TASK TO COMPLETE ▸ Express the stretch of the listing from the line containing "Is (x=913, y=133)" through the end of the listing as a Markdown table with the columns Row and Line, one row per line and blank lines skipped. Leave the pictures out of the table.

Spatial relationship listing
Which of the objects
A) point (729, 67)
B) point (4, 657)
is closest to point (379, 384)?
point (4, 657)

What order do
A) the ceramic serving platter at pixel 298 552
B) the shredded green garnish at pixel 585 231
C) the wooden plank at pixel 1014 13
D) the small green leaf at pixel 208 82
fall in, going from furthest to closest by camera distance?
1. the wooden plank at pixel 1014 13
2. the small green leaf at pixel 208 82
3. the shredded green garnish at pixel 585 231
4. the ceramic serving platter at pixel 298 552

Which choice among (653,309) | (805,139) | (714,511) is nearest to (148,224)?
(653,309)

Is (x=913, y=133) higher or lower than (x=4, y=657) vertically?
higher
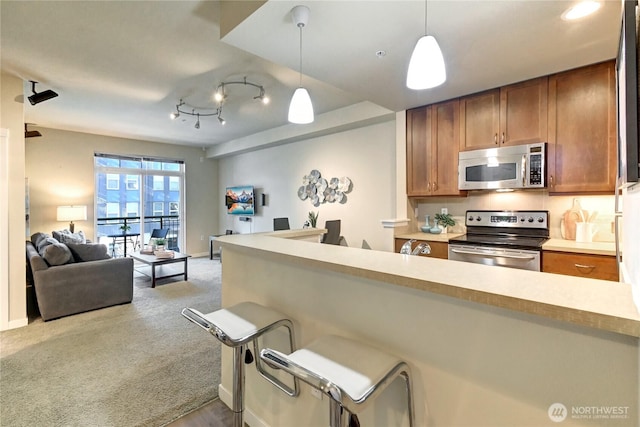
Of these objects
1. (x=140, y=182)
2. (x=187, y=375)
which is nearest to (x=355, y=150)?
(x=187, y=375)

SOLUTION TO THIS TASK ▸
| Row | Line |
|---|---|
| 1 | Is (x=913, y=133) higher or lower than (x=4, y=657) vertically? |
| 2 | higher |
| 3 | Of these objects |
| 4 | 1. (x=140, y=182) |
| 5 | 2. (x=187, y=375) |
| 6 | which is nearest to (x=355, y=150)? |
| 7 | (x=187, y=375) |